**Rows of spatial question data:**
----

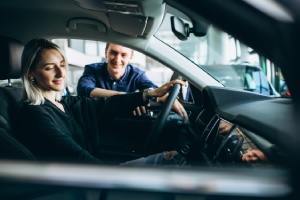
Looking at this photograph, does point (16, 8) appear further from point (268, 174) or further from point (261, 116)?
point (268, 174)

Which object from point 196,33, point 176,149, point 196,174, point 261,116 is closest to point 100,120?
point 176,149

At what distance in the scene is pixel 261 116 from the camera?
1.25 m

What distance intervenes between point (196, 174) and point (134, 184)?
16cm

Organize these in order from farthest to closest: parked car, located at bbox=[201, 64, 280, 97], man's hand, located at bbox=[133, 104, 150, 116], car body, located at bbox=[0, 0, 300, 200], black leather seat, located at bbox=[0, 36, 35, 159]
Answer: parked car, located at bbox=[201, 64, 280, 97] < man's hand, located at bbox=[133, 104, 150, 116] < black leather seat, located at bbox=[0, 36, 35, 159] < car body, located at bbox=[0, 0, 300, 200]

----

**WHAT YOU WILL DO:** Rewrite the part of the entries above that opens with the line containing "Which object from" and runs through the end of the entries as a JSON list of strings, one string per line, with blank lines left out.

**WRITTEN RESPONSE:**
[
  "Which object from point 196,33, point 176,149, point 196,174, point 261,116 is closest to point 100,120?",
  "point 176,149",
  "At what distance in the scene is pixel 261 116 from the camera?",
  "1.25 m",
  "What distance intervenes between point (196, 174) and point (134, 184)?",
  "16cm",
  "Organize these in order from farthest to closest: parked car, located at bbox=[201, 64, 280, 97], man's hand, located at bbox=[133, 104, 150, 116], car body, located at bbox=[0, 0, 300, 200], black leather seat, located at bbox=[0, 36, 35, 159]",
  "Answer: parked car, located at bbox=[201, 64, 280, 97] < man's hand, located at bbox=[133, 104, 150, 116] < black leather seat, located at bbox=[0, 36, 35, 159] < car body, located at bbox=[0, 0, 300, 200]"
]